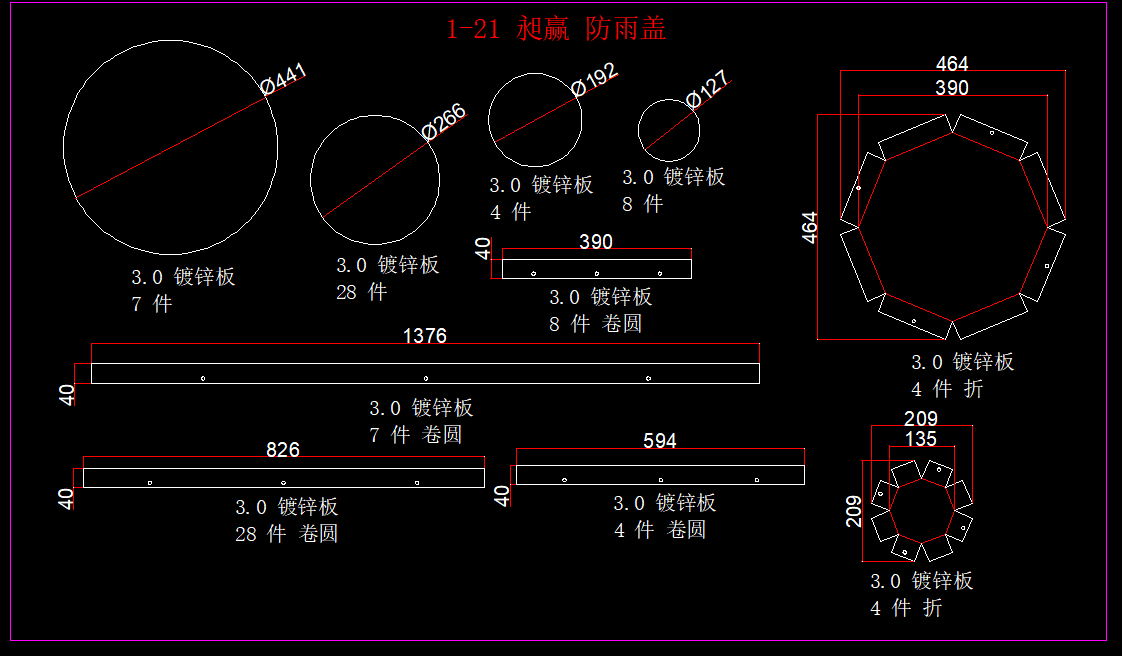 1-21 昶赢 防雨盖

Ø441

3.0 镀锌板
7 件

Ø266

3.0 镀锌板
28 件

Ø192

3.0 镀锌板
4 件

Ø127

3.0 镀锌板
8 件

464
390
464

3.0 镀锌板
4 件 折

390
40

3.0 镀锌板
8 件 卷圆

1376
40

3.0 镀锌板
7 件 卷圆

826
40

3.0 镀锌板
28 件 卷圆

594
40

3.0 镀锌板
4 件 卷圆

209
135
209

3.0 镀锌板
4 件 折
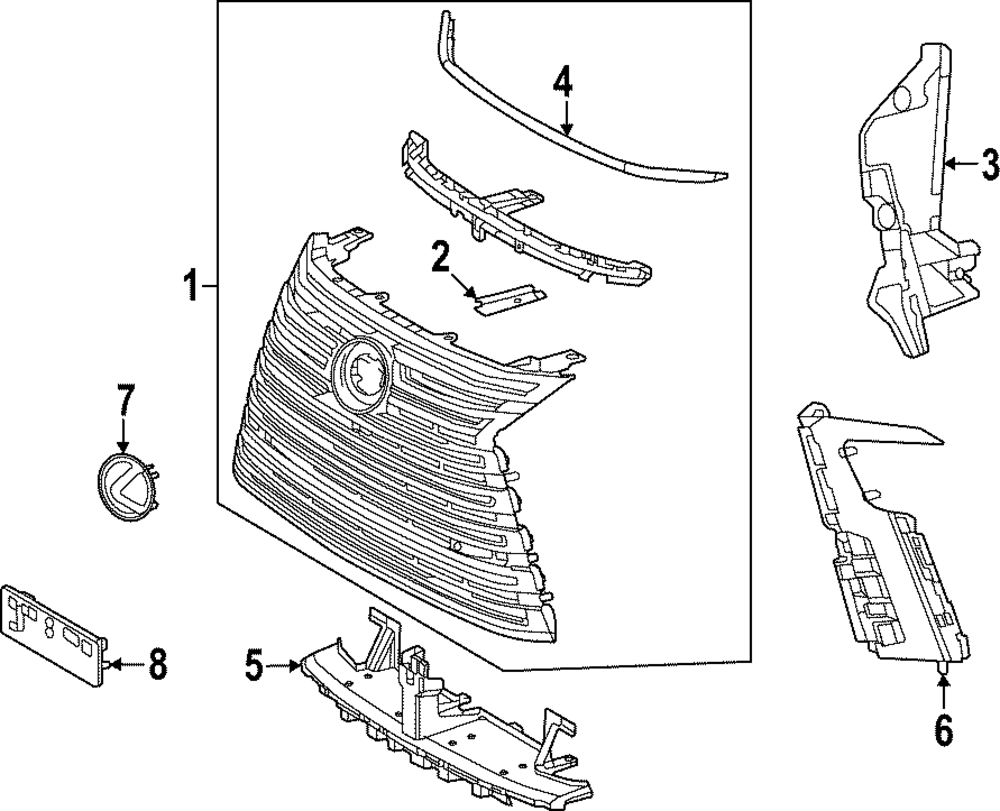 4
3
2
1
7
8
5
6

▶ **Work task**
From the first line to the last, copy the listing above exactly, dropping all images.

▶ **Solution to the problem**
 1-21 昶赢 防雨盖

Ø441

3.0 镀锌板
7 件

Ø266

3.0 镀锌板
28 件

Ø192

3.0 镀锌板
4 件

Ø127

3.0 镀锌板
8 件

464
390
464

3.0 镀锌板
4 件 折

390
40

3.0 镀锌板
8 件 卷圆

1376
40

3.0 镀锌板
7 件 卷圆

826
40

3.0 镀锌板
28 件 卷圆

594
40

3.0 镀锌板
4 件 卷圆

209
135
209

3.0 镀锌板
4 件 折
 4
3
2
1
7
8
5
6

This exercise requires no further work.